I giovani ancora fuori dal piccolo caffè, ma con la differenza che adesso, accanto a quello accasciato sul tavolino, con la testa tra le braccia ripiegate, ce n’è un altro, in pullover marrone, chino su di lui (una mano a braccio teso, appoggiata sul tavolino e l’altra – appoggiata ad angolo retto – sullo schienale della sedia del dormiente – ubriaco forse?), parlandogli, sembrerebbe, con paziente e materna sollecitudine; uno di quelli seduti fuori a sinistra allora lancia un secchiello da spiaggia di plastica azzurra (o meglio butta per aria: e ciè non come chi miri a qualcosa, dato che il secchio non segue una traiettoria tesa, verso un bersaglio preciso, ma una curva roteando su se stesso e ricadendo sul tavolino vicino a quello del dormiente, rovesciando i bicchieri, il tintinnio di uno dei due spezzato al suolo quasi immediato, mentre l’altro, rovesciandosi sulla tavola, gira su se stesso, descrivendo un arco di cerchio, l’orlo, lungo il quale, dalla pozza di birra versata, si tira dietro una scia liquida, finchè urta contro uno dei piattini per ripartire allora in senso inverso e tornare immobile nella pozza, intatto), il ragazzo in pullover marrone (il braccio poco fa puntellato sullo schienale della sedia adesso intorno alle spalle del dormiente, il busto quasi orizzontale, la bocca contro l’orecchio del dormiente) voltare un attimo il capo verso il lanciasecchi, rivolgergli parole inudibili, ricominciare a parlare al dormiente, il secchio azzurro immobilizzato in mezzo alla via nel punto in cui è rotolato dopo aver urtato contro i bicchieri ed essere rimbalzato sul tavolino, poco distante dall’orlo del marciapiede, la ragazza vestita di rosso alzarsi di colpo allora, fare dietrofront e rientrare nel caffè. Tra la corta gonna e i lunghi stivali neri macchia chiara delle cosce e l’interno gemello delle ginocchia. Il sole brilla sui pezzi del bicchiere rotto.

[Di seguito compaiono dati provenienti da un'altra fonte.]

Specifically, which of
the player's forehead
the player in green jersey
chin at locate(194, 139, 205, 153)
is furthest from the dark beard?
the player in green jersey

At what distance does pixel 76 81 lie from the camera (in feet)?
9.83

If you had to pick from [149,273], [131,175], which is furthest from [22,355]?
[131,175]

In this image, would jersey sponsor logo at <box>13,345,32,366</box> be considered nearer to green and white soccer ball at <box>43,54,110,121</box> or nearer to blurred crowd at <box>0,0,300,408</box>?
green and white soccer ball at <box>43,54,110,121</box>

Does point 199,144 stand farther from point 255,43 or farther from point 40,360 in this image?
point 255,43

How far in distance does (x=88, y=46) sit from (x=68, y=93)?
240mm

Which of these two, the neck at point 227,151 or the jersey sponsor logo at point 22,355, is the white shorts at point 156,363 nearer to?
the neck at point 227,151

Foto ingiallita con pallide ombre dove i volti lividi avevano occhi dalle pupille dilatate sgranate abbagliati dal lampo improvviso del magnesio probabilmente. Da un lato si poteva vedere l’angolo di una tavola di piatti spostati di bottiglie e di bicchieri ancora mezzo pieni. Barbuto che indossa un maglione a collo alto, un altro era in maniche di camicia ma incravattato, con uno di quei colletti inamidati o di celluloide che pareva sostenere la testa piatta nasuta occhialuta come quella d’un capo ufficio o reparto. Uno in maglietta a strisce da marinaio alzava una bottiglia a braccio teso, il busto arrovesciato la bocca aperta come un tenore. Quello con la barba aveva una chitarra sulle ginocchia. […]

(Da: Claude Simon,  La battaglia di Farsalo, Einaudi, 1987, trad. di Daniella Selvatico Estense.)